Shining a little past light on today's solar event

Christine Boston poses outside her Lincoln University office.
Christine Boston poses outside her Lincoln University office.

As an anthropologist, Christine Boston studied Chinchorro mummies in South America, examined a Civil War amputation bullet and excavated the home of an Italian family in Prairie Home.

As a sociologist, she ascribes meaning to those things and figures out what motivates societies to act the way they do.

Boston, assistant professor of anthropology and sociology Lincoln University, spoke Sunday at the Missouri River Regional Library about the history of solar eclipses across the globe. While thousands of visitors and residents will celebrate the solar eclipse Monday afternoon, Boston said previous societies generally interpreted solar eclipses as bad omens.

The Chinese, Mayan, Greek and Roman civilizations tried to predict when solar eclipses would happen. The Aztecs believed that only during solar eclipses did the destruction god come down and reigned terror. The ancient Chinese, who documented a 6-minute, 25-second eclipse in 1302 B.C., believed an ancient dragon attacked the sun during solar eclipses.

"The sun is so important. You rely on it for your heat, growing crops, other things," Boston said. "Cross-culturally, we see the dark being a negative thing."

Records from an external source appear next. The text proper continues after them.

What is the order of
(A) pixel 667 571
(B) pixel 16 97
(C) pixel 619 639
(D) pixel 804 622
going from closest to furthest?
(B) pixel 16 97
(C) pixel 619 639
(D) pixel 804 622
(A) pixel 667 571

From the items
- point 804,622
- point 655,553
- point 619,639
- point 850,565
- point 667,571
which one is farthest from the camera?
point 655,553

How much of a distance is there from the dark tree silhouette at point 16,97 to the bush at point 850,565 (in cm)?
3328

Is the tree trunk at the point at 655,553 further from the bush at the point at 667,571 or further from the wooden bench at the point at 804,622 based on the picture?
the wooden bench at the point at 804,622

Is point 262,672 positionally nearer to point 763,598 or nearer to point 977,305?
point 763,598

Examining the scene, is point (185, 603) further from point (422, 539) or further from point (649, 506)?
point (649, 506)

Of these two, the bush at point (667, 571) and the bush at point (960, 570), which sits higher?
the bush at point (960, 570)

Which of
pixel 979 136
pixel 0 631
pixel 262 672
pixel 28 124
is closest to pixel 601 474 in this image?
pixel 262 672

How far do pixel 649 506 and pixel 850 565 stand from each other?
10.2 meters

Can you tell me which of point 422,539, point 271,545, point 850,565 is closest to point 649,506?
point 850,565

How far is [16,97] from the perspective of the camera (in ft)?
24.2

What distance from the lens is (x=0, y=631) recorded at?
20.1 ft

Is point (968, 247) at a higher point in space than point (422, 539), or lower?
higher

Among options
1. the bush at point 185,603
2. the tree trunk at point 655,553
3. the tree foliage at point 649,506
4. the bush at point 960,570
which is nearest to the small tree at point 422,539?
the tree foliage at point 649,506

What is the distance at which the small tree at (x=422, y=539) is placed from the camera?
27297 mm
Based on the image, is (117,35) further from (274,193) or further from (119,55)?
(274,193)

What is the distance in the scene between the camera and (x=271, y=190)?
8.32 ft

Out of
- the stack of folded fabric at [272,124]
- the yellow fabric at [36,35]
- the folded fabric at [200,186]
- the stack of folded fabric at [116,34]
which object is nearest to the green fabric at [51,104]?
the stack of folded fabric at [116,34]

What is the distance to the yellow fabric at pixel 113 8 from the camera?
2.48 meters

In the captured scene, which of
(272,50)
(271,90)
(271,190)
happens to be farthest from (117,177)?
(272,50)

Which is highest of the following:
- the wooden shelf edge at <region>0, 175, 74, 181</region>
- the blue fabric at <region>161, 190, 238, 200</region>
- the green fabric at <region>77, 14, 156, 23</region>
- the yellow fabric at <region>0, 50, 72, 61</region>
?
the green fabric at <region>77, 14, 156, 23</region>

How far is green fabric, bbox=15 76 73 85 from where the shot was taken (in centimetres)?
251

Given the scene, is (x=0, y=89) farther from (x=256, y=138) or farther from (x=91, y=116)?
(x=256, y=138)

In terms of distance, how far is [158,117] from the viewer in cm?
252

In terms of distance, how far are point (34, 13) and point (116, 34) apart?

Some cultures previously embraced solar eclipses, though. Ancient Irish cultures saw solar eclipses as a time of renewal and happiness. Polynesian cultures saw the sun as feminine and the moon as masculine. So they thought that when the sun and moon joined, it was the one time for couples to consummate their relationships.

Across time, Boston said, civilizations generally look to the cosmos for order because religions generally view the sky as a heavenly place and the ground as an undesirable place.

"In a majority of cultures, we have this notion of the sky being the godly plane, where people want to go, versus below being death; destruction; where people don't want to go," Boston said.

Anthropology and sociology are very connected now, she said, because in past groups did not use the same languages to connect with each other and transfer meanings to each other. Today, Boston said, the internet is a worldwide means to communicate that's nearly identical anywhere in the world.

While scientists plan to study the eclipse and gather data from it, Boston noted some small groups still look for greater meaning from Monday's eclipse. With another total solar eclipse crossing parts of the United States, including southeastern Missouri, in 2024, a handful of fringe Christian groups see this eclipse as signaling doom from the Book of Revelation, she said.

An Army brat, with a father from Illinois, Boston came to LU in the fall of 2016 from Reno, Nevada, to be closer to home. She fell in love with anthropology as a child as she watched History Channel shows and documentaries on rare times when her dad was home from deployments.

"I know a lot of people have fascinations with growing up and making discoveries," Boston said. "I just wanted to understand what was going on, particularly from a religious standpoint."

At 35, she's working with the Missouri Historical Society to analyze a bullet thought to have been used by Civil War soldiers to bite down on during amputations. She's analyzing the bullet to see if bite marks on it are human, or possibly animal. She said the study tests the idea that Civil War amputations did not use anesthetics.

She's also excavating a 100-year-old farmhouse on land in Prairie Home, near Boonville. Boston said the house was thought to belong to a German family, but actually belonged to an Italian family. Because Itialian families were rare here at that time, and many of the goods in the house were from Italy, she's studying the way the owner lived.

Ultimately, Boston think's the rarity of solar eclipses caused the fascination with this one. The last total solar eclipse visible in Missouri happened in 1861. The last time a total solar eclipse visible in this part of Missouri occurred was in 1257.

Alhough we know more about what causes solar eclipses, that rarity still makes them elusive.

"They happen fairly consistently, just not every place in the world," Boston said. "Anything that's considered rare is identified as important.